Nas últimas semanas, a ANPD publicou novos materiais que vão auxiliar as organizações na implementação da LGPD e trazem maior força na aplicação da Lei. “É o caso da publicação - ainda em fase de consulta pública - da norma de transferência internacional de dados para países estrangeiros ou organismos internacionais dos quais o Brasil seja membro, e os modelos de CPC - Cláusulas-Padrão Contratuais, que trará mais segurança jurídica para quem atua ou contrata empresas estrangeiras”, explicou Alexandra.
Consultas públicas a todo vapor
Até sexta-feira, 7, a ANPD manteve abertas as inscrições para a audiência pública sobre Transparência Internacional de Dados. O objetivo é receber contribuições da sociedade para a elaboração de instrumento normativo.

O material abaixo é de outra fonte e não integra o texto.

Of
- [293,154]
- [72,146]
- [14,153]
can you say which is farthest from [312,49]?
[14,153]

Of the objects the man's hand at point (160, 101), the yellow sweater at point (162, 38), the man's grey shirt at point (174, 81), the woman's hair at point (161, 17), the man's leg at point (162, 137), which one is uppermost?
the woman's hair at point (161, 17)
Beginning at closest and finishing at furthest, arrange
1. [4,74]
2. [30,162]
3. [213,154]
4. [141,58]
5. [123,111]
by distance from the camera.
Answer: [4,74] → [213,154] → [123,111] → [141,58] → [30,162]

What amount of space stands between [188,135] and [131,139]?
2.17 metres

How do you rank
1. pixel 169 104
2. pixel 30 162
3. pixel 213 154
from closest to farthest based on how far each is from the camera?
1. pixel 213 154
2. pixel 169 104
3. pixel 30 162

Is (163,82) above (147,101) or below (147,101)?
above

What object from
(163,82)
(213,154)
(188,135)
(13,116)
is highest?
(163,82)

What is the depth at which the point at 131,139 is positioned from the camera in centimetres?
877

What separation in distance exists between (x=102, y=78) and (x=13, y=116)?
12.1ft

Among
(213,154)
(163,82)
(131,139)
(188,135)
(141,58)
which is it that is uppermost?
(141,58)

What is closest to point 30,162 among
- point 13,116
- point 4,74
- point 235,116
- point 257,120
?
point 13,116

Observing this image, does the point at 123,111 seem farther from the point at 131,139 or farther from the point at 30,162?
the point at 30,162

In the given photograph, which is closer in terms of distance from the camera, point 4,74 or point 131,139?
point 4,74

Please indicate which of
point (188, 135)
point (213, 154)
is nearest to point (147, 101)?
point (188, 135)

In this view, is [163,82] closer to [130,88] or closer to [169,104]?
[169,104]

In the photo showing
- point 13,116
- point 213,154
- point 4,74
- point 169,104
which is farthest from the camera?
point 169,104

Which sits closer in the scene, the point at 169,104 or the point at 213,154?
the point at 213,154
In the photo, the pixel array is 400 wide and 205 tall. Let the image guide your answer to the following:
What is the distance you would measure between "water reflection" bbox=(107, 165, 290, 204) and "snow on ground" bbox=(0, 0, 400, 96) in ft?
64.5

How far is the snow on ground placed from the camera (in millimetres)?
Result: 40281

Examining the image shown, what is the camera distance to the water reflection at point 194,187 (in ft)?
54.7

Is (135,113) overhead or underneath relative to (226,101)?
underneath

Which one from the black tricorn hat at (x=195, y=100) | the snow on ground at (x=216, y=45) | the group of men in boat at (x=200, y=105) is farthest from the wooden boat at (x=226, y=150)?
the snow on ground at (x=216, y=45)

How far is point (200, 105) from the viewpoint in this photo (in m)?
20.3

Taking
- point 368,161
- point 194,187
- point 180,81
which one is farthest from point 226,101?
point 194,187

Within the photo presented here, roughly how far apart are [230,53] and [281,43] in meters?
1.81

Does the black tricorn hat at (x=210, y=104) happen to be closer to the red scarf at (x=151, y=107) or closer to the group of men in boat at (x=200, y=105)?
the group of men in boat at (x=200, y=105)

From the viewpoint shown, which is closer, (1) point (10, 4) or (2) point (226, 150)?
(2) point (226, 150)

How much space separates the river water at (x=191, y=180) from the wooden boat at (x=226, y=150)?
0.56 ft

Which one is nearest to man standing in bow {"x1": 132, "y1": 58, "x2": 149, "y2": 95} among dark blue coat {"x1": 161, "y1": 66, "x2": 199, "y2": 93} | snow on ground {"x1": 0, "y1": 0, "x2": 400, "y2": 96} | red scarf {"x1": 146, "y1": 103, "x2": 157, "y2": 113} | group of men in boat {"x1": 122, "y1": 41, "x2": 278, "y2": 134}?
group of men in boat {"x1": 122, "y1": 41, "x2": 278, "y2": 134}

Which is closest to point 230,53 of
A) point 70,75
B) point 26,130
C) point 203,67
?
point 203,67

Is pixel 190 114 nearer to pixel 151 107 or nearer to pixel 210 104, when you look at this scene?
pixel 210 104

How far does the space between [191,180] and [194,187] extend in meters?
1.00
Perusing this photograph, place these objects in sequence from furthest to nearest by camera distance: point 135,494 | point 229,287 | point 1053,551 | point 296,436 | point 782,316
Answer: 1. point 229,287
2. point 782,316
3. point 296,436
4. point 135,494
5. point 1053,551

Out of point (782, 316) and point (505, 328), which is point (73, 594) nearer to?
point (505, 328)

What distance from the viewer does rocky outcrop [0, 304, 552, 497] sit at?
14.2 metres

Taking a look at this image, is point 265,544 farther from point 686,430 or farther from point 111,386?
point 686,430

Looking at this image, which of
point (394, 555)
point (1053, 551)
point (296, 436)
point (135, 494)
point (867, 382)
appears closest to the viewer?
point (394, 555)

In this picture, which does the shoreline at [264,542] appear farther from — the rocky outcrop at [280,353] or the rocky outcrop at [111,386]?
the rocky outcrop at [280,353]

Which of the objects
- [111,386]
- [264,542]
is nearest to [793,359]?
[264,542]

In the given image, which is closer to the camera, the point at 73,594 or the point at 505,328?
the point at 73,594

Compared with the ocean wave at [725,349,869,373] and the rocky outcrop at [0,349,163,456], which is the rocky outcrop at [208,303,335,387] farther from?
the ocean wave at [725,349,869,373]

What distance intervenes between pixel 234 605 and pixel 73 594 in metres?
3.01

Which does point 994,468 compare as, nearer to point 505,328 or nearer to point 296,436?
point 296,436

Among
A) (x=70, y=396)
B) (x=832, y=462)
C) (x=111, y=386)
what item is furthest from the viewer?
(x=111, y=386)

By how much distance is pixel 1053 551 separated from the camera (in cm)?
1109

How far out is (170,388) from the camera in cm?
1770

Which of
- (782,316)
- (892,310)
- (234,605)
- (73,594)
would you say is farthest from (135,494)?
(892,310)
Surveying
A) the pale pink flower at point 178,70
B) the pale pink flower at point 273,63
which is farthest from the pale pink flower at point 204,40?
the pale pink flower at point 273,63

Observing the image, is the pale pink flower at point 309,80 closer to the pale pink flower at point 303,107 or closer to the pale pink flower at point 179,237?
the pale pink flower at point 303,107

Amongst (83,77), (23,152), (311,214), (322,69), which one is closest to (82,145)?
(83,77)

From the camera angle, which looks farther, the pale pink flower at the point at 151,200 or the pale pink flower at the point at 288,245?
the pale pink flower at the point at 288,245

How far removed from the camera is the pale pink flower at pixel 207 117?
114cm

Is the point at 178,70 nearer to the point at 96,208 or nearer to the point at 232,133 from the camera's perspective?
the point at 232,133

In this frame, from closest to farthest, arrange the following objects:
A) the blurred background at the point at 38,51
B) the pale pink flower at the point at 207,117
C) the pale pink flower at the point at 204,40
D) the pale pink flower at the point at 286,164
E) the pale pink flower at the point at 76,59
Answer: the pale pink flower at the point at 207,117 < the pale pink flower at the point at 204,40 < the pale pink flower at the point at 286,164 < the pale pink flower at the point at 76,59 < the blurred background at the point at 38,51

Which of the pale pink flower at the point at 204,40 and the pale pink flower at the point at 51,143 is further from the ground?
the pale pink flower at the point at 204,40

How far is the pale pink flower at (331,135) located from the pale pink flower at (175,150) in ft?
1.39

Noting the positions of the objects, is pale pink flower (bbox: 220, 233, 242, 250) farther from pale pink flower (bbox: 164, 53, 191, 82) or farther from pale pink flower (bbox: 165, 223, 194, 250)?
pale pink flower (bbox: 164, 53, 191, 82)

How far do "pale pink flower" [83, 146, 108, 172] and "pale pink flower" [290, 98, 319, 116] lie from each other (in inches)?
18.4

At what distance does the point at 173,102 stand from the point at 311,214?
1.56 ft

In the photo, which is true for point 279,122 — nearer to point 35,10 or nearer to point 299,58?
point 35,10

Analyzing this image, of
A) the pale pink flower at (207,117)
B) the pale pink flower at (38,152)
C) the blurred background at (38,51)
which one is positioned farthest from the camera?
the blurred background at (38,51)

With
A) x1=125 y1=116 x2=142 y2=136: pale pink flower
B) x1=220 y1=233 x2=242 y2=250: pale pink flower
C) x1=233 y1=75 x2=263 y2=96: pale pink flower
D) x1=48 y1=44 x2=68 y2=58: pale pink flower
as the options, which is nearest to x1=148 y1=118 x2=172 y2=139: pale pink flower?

Já os interessados em contribuir sobre hipótese legal de tratamento de dados pessoais do legítimo interesse devem acessar a plataforma Participa Mais Brasil até o dia 30 deste mês. As contribuições ajudarão a elaborar conteúdo orientativo sobre a matéria. Para
Últimas publicações da ANPD
Foram publicados documentos informativos como a política de comunicação social, que visa estabelecer regras de comunicação com a sociedade e dar mais transparência às ações do órgão, com clara priorização à comunicação com o titular de dados, e o relatório do ciclo de monitoramento emitido pela Coordenação-Geral de Fiscalização, que traz informações sobre os processos instaurados, requerimentos de titulares perante a ANPD e comunicações de incidentes realizadas pelos agentes de tratamento.
“O relatório demonstra a transparência da Autoridade na fiscalização e reflete a atuação de um órgão jovem, mas que já vem mostrando suas garras, com a publicação dos nomes das empresas investigadas e a prioridade que se estabelecerá nos processos, inclusive os critérios pelos quais as empresas poderão ser investigadas: quantidade de titulares, alcançados, tipos de titulares de dados - crianças e adolescentes, por exemplo-, tipos de dados tratados, como os sensíveis, e quantidade de requerimentos recebidos”, esclareceu a especialista do PG Advogados.
O relatório mostra, ainda, que os setores mais reclamados foram o financeiro e o de telecomunicações, e os temas frequentemente mais apontados foram os contatos indesejados, direito de eliminação dos dados, contratação desconhecida e compartilhamento indevido de dados pessoais.
Por outro lado, esse relatório também apresenta as ações de conformidade do setor público, que não fica de fora da incidência da LGPD e foi objeto de atenção da Autoridade desde a sua criação, inclusive com processos de fiscalização e emissão de recomendações, como no caso do INEP em 2022.
A lei já pegou
Para Alexandra, a lei pegou: “devagar, como se esperava em um contexto de pandemia, em que a prioridade do país era outra, a de sobrevivência. Mas até mesmo para fins de uma concorrência leal, o Brasil não voltará ao que já foi em tratamento de dados pessoais. A lei começa a ser exigida pelos parceiros comerciais e, em certa medida, pelos titulares de dados.”
Para finalizar, a especialista faz um alerta: o objetivo não é inviabilizar negócios, mas adequar a forma como os dados pessoais são tratados para atender a finalidade da legislação, resguardando direitos e obrigações. Nesse cenário, políticas de privacidade vazias não vão prevenir a ocorrência de advertências e multas.
“Documentos criados sem mapeamento prévio dos fluxos de dados e a falta de um DPO [nome dado ao profissional encarregado pelas atividades dessa área] e de uma cultura organizacional comprometida com a proteção de dados, incluindo a alta gestão, não têm mais espaço."